_WORK TO DO_:
Identify each line below that contains the word "collar" and copy those lines in full. Case counts.

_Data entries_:
-- begin --
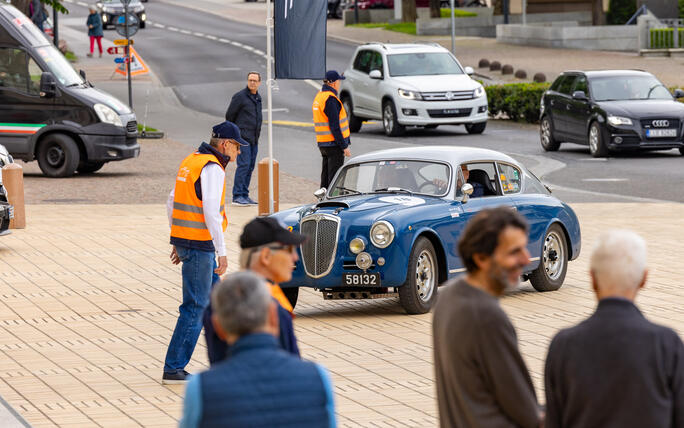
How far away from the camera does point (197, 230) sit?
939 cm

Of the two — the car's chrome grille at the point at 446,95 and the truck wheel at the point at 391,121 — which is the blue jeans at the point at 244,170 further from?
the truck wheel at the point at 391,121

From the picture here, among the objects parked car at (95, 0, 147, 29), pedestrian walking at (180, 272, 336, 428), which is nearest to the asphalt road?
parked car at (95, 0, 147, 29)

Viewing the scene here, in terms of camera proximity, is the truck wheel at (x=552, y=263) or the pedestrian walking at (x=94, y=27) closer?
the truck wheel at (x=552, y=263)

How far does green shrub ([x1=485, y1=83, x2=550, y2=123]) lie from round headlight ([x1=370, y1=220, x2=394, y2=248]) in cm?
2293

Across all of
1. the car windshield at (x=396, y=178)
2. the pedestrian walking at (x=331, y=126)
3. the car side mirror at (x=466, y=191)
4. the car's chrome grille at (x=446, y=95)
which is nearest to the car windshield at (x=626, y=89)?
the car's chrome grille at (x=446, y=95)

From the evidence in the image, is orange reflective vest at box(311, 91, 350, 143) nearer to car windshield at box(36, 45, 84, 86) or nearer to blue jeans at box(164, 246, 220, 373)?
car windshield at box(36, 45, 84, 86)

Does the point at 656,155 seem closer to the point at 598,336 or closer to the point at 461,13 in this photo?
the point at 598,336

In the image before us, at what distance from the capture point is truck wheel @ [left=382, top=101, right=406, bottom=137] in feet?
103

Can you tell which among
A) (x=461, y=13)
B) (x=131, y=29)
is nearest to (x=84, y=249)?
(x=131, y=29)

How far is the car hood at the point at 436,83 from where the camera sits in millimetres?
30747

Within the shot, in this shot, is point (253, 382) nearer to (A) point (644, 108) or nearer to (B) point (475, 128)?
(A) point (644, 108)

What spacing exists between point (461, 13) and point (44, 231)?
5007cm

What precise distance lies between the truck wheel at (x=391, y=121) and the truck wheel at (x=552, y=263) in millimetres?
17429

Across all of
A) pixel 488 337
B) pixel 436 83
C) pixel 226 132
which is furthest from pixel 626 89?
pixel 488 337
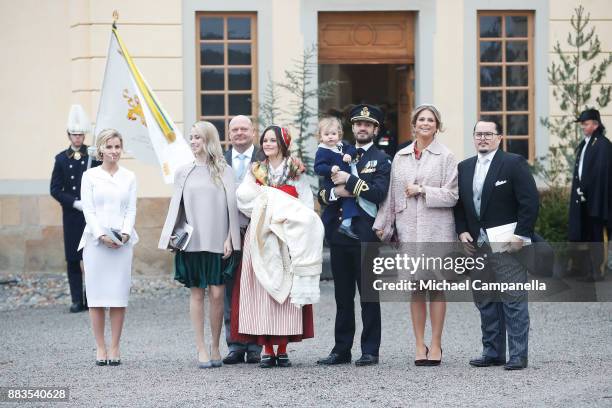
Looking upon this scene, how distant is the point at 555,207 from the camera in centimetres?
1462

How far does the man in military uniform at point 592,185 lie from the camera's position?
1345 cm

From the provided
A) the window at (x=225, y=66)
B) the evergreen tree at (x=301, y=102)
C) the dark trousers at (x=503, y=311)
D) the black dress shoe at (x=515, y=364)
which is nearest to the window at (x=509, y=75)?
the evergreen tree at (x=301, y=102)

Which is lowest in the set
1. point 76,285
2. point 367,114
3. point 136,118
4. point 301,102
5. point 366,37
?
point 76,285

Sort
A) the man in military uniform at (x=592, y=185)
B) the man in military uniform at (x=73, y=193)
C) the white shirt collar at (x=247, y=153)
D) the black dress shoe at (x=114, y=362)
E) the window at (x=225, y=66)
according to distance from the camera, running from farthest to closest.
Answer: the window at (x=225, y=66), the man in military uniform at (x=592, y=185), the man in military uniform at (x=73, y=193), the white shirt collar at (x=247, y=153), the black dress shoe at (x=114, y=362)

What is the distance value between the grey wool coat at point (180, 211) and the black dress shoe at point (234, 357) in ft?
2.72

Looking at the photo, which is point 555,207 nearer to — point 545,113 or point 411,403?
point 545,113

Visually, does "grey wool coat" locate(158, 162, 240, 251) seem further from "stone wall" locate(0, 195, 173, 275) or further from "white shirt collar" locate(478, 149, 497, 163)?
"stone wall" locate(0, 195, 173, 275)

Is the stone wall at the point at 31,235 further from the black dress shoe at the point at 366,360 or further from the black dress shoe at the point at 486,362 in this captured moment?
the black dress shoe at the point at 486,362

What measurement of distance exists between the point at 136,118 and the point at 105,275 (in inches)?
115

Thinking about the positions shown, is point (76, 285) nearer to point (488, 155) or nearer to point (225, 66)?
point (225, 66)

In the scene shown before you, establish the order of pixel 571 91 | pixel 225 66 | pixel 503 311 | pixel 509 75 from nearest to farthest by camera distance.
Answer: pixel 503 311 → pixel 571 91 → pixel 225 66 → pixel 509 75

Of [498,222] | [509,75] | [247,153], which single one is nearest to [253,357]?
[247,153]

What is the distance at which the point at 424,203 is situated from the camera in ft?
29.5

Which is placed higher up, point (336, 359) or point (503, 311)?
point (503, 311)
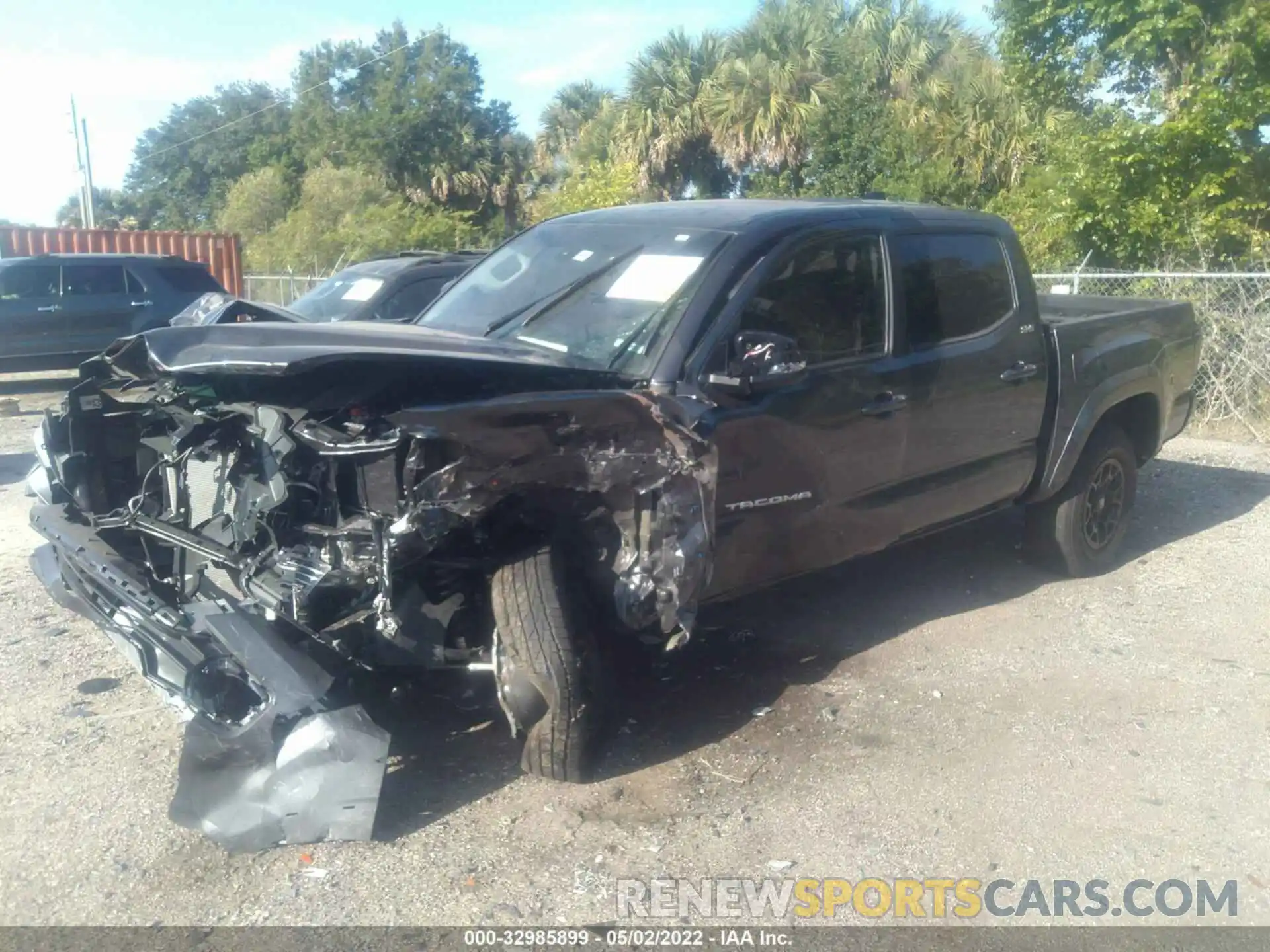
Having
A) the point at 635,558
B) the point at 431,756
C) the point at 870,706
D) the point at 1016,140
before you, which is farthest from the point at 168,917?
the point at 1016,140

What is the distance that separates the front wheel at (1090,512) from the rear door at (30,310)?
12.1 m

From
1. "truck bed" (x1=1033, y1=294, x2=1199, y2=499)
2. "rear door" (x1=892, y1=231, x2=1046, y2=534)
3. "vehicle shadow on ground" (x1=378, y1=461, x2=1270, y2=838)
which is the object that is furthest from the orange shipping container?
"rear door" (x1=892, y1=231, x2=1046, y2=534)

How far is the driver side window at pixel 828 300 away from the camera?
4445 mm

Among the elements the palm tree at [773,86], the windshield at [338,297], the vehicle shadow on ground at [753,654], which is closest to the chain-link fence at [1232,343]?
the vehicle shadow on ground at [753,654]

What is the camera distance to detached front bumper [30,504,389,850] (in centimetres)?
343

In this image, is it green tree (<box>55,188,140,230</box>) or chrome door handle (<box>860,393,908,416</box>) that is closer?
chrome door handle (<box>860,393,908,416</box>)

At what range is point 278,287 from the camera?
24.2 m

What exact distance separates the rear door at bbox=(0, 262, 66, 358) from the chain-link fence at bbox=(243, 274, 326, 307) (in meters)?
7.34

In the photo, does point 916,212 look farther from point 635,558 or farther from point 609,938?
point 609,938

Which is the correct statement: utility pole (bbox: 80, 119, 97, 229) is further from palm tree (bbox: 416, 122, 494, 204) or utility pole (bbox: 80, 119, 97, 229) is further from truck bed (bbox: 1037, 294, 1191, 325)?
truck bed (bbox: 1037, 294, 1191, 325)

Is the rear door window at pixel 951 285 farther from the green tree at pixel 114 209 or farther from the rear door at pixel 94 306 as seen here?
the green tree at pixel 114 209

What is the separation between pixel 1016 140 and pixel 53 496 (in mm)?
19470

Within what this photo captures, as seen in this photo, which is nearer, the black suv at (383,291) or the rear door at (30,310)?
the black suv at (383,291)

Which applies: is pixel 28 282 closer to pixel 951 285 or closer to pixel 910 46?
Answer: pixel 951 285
-- end --
-- begin --
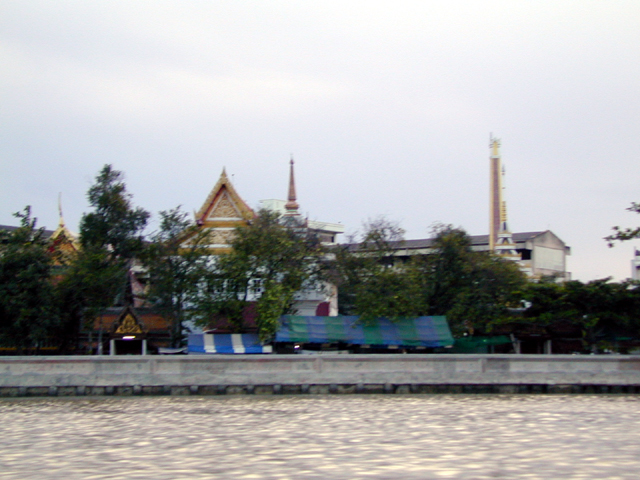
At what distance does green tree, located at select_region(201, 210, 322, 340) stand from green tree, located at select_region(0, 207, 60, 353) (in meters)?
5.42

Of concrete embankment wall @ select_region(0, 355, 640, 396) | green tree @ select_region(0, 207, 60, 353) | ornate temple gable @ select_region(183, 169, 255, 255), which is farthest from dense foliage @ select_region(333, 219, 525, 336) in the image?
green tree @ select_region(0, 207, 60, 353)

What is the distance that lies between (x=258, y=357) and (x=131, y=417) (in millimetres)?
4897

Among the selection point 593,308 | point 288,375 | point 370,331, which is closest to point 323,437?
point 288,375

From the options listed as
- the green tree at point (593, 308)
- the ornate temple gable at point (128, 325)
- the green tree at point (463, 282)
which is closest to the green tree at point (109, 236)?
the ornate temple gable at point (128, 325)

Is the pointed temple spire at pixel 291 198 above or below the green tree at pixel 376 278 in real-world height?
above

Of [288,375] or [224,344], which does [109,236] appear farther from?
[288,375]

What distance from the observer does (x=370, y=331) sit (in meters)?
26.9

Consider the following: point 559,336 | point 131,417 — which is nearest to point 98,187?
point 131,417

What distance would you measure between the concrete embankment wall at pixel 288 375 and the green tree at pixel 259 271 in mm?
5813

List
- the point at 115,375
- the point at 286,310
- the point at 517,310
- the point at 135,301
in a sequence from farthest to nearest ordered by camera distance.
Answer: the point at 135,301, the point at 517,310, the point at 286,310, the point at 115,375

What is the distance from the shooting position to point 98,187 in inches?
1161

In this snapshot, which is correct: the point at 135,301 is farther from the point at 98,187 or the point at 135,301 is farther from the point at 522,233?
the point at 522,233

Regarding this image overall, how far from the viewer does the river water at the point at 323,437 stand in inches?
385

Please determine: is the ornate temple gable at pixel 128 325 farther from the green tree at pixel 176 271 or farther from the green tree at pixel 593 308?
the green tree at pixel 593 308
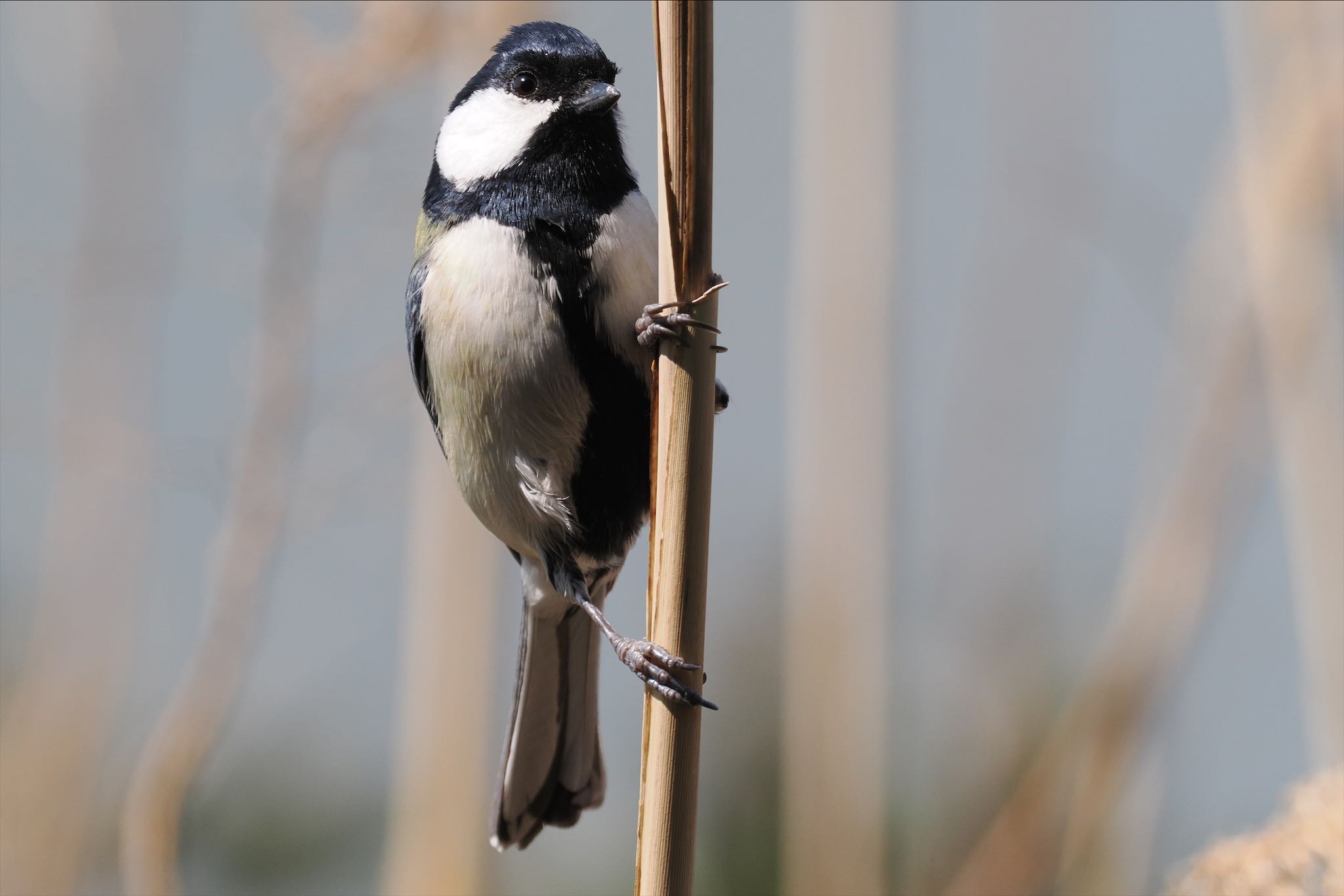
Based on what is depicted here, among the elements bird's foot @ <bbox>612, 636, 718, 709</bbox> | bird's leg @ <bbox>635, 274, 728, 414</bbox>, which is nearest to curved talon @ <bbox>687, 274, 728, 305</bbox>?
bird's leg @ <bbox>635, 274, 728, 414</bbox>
-- end --
-- begin --
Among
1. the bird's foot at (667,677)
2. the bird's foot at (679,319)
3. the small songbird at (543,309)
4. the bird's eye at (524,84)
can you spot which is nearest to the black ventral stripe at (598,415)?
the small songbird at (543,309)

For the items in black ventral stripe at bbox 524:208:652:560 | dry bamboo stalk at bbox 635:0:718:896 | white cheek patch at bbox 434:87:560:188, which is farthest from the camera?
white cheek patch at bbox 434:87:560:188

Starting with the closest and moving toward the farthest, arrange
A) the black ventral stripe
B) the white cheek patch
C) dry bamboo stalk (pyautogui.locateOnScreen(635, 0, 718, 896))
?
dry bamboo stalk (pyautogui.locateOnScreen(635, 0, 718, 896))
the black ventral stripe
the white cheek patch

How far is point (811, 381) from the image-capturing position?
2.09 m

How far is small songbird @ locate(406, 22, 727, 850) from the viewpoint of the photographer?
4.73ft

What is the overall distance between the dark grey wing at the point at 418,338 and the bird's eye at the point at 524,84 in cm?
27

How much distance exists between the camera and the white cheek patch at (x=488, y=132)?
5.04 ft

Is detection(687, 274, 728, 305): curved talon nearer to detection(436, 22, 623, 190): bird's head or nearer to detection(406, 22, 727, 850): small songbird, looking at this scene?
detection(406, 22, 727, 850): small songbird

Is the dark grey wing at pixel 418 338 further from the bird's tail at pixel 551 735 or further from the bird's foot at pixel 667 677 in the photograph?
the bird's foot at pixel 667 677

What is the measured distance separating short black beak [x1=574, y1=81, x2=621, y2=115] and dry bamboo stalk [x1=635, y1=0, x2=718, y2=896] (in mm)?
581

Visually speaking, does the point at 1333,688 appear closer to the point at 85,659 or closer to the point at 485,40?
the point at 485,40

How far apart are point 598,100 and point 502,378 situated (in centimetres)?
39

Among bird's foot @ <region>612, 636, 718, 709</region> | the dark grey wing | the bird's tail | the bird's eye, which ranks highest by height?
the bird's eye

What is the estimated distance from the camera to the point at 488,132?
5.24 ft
-- end --
_RESULT OF THE EXERCISE_:
C) the white shirt collar at (x=247, y=153)
Answer: the window at (x=225, y=66), the man in military uniform at (x=592, y=185), the man in military uniform at (x=73, y=193), the white shirt collar at (x=247, y=153), the black dress shoe at (x=114, y=362)
Visually, does "grey wool coat" locate(158, 162, 240, 251) seem further from "stone wall" locate(0, 195, 173, 275) or further from "white shirt collar" locate(478, 149, 497, 163)?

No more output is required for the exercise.